More than once I swore one of the performers was shooting for a
broken nose, sliding down the pole, head first, arms airplaned out
only to stop at the last moment with a clench that would make any
downtown dominatrix proud. Juggler Joel Salom accompanies the antics
using his JAMIDI (Juggling Activated Musical Instrument Digital
Interface); as he juggles balls against the sensors on his arms,
a lively musical sequence ensues.
Tough broad Melissa
Fyfe's interlude on the German wheel, that big contraption resembling
a hamster-wheel, is pure magic, showcasing her unassuming strength
and flexibility with plenty of exhilarating precariousness.
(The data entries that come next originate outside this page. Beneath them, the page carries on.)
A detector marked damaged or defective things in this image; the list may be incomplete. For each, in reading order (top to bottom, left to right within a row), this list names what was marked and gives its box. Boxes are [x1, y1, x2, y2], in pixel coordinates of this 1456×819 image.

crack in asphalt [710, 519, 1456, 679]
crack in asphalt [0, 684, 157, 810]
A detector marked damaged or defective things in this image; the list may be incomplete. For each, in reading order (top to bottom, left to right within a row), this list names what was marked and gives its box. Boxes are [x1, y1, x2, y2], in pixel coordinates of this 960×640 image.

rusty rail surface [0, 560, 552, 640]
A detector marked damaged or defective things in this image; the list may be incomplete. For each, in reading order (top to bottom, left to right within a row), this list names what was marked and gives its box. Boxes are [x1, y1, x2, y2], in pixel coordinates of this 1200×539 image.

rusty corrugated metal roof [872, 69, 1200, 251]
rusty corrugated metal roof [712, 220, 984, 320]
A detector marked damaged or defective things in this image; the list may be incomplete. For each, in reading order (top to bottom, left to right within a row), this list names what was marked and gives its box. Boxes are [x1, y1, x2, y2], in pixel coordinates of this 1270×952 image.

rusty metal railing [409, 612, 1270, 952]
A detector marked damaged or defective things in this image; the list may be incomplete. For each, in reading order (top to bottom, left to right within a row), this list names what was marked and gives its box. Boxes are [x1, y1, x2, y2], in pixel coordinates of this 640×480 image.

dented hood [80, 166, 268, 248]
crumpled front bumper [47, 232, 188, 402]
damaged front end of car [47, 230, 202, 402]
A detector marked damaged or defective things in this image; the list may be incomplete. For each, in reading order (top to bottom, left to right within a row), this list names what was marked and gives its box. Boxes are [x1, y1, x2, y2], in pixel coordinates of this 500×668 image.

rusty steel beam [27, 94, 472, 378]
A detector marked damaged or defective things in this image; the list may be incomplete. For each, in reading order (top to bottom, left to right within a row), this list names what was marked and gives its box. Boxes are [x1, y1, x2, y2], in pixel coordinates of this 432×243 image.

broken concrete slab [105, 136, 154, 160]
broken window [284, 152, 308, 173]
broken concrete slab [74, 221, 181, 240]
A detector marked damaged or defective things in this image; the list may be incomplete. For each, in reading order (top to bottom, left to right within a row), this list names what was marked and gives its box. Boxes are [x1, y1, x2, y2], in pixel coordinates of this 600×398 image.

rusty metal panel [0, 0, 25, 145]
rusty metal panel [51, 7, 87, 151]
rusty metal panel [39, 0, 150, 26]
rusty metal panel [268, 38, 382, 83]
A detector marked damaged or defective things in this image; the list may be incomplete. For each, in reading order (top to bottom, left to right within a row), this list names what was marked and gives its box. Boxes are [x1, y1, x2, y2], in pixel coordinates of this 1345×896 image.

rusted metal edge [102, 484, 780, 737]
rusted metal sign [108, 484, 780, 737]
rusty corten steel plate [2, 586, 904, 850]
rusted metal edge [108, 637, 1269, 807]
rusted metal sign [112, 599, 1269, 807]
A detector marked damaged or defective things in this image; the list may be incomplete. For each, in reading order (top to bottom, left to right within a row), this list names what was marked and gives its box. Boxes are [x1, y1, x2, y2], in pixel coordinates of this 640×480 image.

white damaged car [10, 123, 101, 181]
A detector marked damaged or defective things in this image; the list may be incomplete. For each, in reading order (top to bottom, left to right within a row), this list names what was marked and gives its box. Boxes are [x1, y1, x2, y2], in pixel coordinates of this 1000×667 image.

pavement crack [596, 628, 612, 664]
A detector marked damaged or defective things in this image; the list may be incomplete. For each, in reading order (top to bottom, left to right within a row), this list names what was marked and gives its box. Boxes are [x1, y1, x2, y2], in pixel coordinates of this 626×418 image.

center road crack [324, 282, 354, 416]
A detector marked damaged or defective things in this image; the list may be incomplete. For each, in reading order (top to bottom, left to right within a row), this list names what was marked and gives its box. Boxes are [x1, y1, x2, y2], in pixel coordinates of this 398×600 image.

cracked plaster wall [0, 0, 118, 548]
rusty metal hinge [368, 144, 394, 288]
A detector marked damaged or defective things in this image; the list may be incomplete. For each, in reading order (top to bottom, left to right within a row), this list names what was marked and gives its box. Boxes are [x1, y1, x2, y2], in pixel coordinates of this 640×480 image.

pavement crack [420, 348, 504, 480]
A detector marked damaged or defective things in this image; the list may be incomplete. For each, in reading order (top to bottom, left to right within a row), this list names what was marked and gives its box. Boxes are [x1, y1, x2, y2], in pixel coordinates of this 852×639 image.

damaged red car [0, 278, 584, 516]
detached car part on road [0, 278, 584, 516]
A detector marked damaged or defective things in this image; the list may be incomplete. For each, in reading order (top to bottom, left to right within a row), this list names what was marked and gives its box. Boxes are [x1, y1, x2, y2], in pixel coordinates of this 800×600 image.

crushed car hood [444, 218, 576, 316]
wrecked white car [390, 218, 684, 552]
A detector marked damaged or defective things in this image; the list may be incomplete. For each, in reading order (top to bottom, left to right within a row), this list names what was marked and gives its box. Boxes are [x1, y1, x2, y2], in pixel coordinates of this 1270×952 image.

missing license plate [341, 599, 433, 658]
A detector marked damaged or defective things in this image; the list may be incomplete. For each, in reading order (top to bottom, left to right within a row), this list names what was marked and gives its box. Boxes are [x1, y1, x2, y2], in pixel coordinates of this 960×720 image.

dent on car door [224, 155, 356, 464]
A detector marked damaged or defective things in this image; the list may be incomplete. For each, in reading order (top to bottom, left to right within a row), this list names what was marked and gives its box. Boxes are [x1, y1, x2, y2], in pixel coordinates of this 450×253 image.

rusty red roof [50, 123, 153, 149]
A deceptively
simple contraption, the wheel shifts from jungle gym to trapeze
to swing set to tidal swell as Fyfe slides, drops, flips, surfs
and suspends with all the hypnotic potency of a perpetual motion
toy.
Six weeks into new motherhood,
I was completely heartened by the display of playful power from
the women in the company. Anni Davey supports any number of performers
in any number of ways, including by dangling someone by her hair,
and Ruby Rowat rushes past us with willful abandon on her swinging
trapeze. I can't wait to bring my daughter to the New Vic during
its 10-year anniversary season to instill images of flying bodies
and people standing on each other's heads.
But the company provides
plenty of rocking good fun beyond any nouveau feminist agenda. Matt
Wilson's good-hearted boy scout gets shot from a cannon to earn
his badge for world peace while Jim Dunlop provides just enough
pithy political humor in his game-show narration, declaring the
section's "weapons fabricated by Donald Rumsfield" to keep the parents
in the audience on edge. Wilson must maneuver around the 'razor-wire
of repression,' against the 'bodyguards of brutality' using the
'road-map to peace.' He flies through the air onto the crash-mat
of human kindness (brought to us by George Bush Reloaded) and I'm
dreaming of running away to join the circus just so I can experience
a few seconds of what looks like a luxurious free fall.
Sosina Wogayehu does
the rubber pretzel thing in an old school setting. As she bends
herself backwards all the way through her legs, an accordion plays
and she is rotated on a manually operated turntable surrounded by
dim bulbs. Salom manages to get his jacket off and lose his pants
and get them back on again without dropping a pin, and the only
animal on the roster is a robot dog who likes to tell stand-up and
piss on the audience.
Circus Oz continues
at the New Victory Theater through January 11.